Education Minister attacks decile ratings
Hekia Parata does not believe in decile ratings for schools because, she says, they become an excuse for failure.
The Education Minister was invited to speak to a Kapiti Coast District Council meeting last week.
Decile ratings were designed to measure the average socio-economic status of households in each school's catchment in order to determine the level of funding and support it should receive from the Education Ministry.
However, they have also proved a reliable predictor of educational attainment - the poorer the families in the catchment, the worse any school's pupils perform.
"The logic in that is that schools are irrelevant," Ms Parata told the councillors.
"First we have to acknowledge that New Zealand has a top education system but we have challenges," she said.
New Zealand's average educational attainment level had recently been ranked seventh of 65 countries.

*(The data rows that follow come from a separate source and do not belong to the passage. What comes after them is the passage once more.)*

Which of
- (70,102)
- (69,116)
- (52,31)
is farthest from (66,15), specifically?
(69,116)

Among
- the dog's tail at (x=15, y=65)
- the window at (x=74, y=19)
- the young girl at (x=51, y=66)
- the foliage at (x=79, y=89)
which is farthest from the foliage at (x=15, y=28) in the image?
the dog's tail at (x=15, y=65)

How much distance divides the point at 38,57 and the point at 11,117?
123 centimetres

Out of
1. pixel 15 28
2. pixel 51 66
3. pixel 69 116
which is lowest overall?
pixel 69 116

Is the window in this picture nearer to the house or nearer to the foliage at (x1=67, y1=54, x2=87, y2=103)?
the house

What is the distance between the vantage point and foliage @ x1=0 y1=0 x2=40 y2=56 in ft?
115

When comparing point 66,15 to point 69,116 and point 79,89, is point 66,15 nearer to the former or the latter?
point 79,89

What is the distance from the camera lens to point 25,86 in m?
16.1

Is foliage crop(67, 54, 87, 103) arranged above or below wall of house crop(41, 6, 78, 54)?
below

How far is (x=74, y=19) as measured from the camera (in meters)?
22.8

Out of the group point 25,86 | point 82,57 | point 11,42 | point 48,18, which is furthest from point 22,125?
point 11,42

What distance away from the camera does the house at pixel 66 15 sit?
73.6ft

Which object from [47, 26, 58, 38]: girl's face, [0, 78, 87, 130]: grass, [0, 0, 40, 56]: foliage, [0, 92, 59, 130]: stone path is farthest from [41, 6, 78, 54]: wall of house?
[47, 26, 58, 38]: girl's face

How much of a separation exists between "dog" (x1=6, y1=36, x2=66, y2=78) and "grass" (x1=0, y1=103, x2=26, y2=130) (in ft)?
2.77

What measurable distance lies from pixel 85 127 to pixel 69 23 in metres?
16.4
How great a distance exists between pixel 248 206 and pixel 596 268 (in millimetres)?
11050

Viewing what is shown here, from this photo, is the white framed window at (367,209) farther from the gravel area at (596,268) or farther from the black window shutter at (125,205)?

"A number of those [six] countries were behind New Zealand five years ago, so standing still is falling behind," she said.
"You can infer from that that our education is absolutely magnificent at dealing to the majority."
However, one in every five children did not attain acceptable standards of numeracy and literacy, she said.
"Our government is pretty focused on getting five out of five."
Some of the keys to that were getting more children into early childhood education and high standards of new entrant teaching, Ms Parata said.
"We know from research that kids who start behind do often stay behind."
Another key area was addressing the comparatively poor performance of Maori and Pacific Island students, she said.
"Maori and Pasifika trail everyone else."
When they were discounted from statistics, New Zealand jumped to top spot, Ms Parata said.
"We need to get more kids into early childhood education and early learning opportunities."
High quality new entrant teachers were also a must, she said.
The government was aiming to get 85 per cent of children to the national standards it has set for reading, writing and numeracy in the next five years.
"In Kapiti you are above the national average but below 85 per cent," she said.